By: Jon Epstein
“Baba!” my granddaughter Bailey hollers from the bedroom.
“Can you go in?” I ask Kelly. I’d just sat in front of the fireplace with my first Saturday morning cup of coffee and an ice pack on my back.
“She called for you,” Kelly defers.
I pull up my stakes like a Bedouin on the run, manage down the dark hallway, and open the squeaky hinged door.
Early-morning silver moonlight filters through the curtain edge and windowsill, allowing for just enough light to see. I set my mug on the nightstand like it holds the last drops from the Fountain of Youth. I recline, wedging my ice between my back and pillow.
“Baba,” Bailey says, hugging her four-foot unicorn aptly named Corny. “Do you want a hint about what I want to do?” Her perfect five-year-old nose, her perfect five-year-old cheeks, and her perfect five-year-old voice allow me a moment of reprieve from my troubled sacrum.
“Watch something on the tablet?” I reply, and realize why she called for me instead of Kelly.
“Babaaa, you’re so smart.” Her sparkling eyes are filled with enough hope and imagination to cure the most melancholy of moods.
“Okay,” I say, which was the same answer I gave last summer when she was over swimming and asked if we could get a Jacuzzi.
I get up, yet again.
I come back into the room and before I make it to the foot of the bed, Bailey says, “I can do it.”

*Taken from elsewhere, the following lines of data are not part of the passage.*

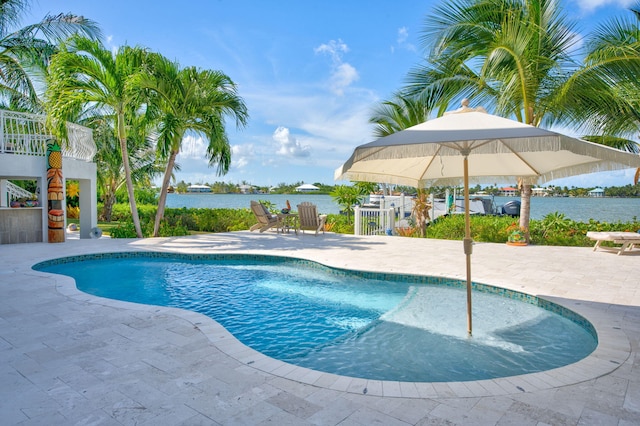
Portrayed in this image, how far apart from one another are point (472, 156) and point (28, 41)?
13680 mm

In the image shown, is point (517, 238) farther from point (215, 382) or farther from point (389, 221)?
point (215, 382)

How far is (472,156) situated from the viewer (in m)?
5.18

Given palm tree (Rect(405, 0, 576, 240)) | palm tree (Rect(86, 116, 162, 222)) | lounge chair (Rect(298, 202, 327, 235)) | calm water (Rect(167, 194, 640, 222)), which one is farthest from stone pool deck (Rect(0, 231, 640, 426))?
palm tree (Rect(86, 116, 162, 222))

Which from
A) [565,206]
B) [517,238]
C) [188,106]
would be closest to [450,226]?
[517,238]

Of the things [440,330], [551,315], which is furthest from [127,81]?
[551,315]

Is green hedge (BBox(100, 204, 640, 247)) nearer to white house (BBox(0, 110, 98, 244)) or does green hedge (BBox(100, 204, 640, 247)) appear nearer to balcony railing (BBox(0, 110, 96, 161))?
white house (BBox(0, 110, 98, 244))

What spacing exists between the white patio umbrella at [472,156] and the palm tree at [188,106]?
27.0 feet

“Here.” I hand her the device and think, Christ, five years old and she can work electronics.
I settle in, resituate my ice, and pick up my coffee. I take a sip and am more grateful than a rescued shipwreck survivor that the brew is still—not exactly hot, but much warmer than room temperature.
Bailey opens the “Users” button and toggles the toggle from the “Jon” to the “Kids” setting before I take my second sip. For a moment, despite my lower back, I feel complete and want for nothing. I lift my mug for a third sip, and Netflix is streaming a sing-along nursery rhyme show.
Bailey’s face is illuminated by the video screen, and she sings along to “Itsy Bitsy Spider.”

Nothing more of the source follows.